Mi-mai, Airparif lancera la deuxième campagne de mesure qui permettra de :

  • confirmer les premiers résultats issus de la campagne hivernale et de suivre l’évolution des  tendances sur la qualité de l’air.
  • identifier d’éventuelles modifications de comportements des automobilistes par comparaison entre les deux campagnes.

À noter qu’en dehors de la fermeture des voies sur berge, d’autres travaux et modifications de voiries sont à venir et impacteront vraisemblablement les résultats.

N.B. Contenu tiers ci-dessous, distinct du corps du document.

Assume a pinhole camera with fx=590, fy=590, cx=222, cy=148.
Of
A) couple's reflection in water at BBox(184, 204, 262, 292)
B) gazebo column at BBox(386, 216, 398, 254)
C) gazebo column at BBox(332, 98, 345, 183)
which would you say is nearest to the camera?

Le bilan complet des deux campagnes est prévu pour septembre 2017.

Rappel 

Cette étude  a été cofinancée par la Mairie de Paris, la Métropole du Grand Paris et la Région Île-de-France et par Airparif pour une partie du matériel. Elle s’est faite en collaboration avec le Service Parisien de Santé Environnementale (SPSE), partenaire historique d’Airparif, qui était en charge d’une quinzaine de points de mesure.
Comme pour toutes les études de l’association, tous les résultats sont rendus publics. Ils sont notamment partagés avec l'ensemble des membres de l'association (collectivités, État, acteurs économiques et associations) et présentés dans les comités de suivi mis en place par le Préfet de Police et la Ville de Paris, la Région Île-de-France et la Métropole du Grand Paris.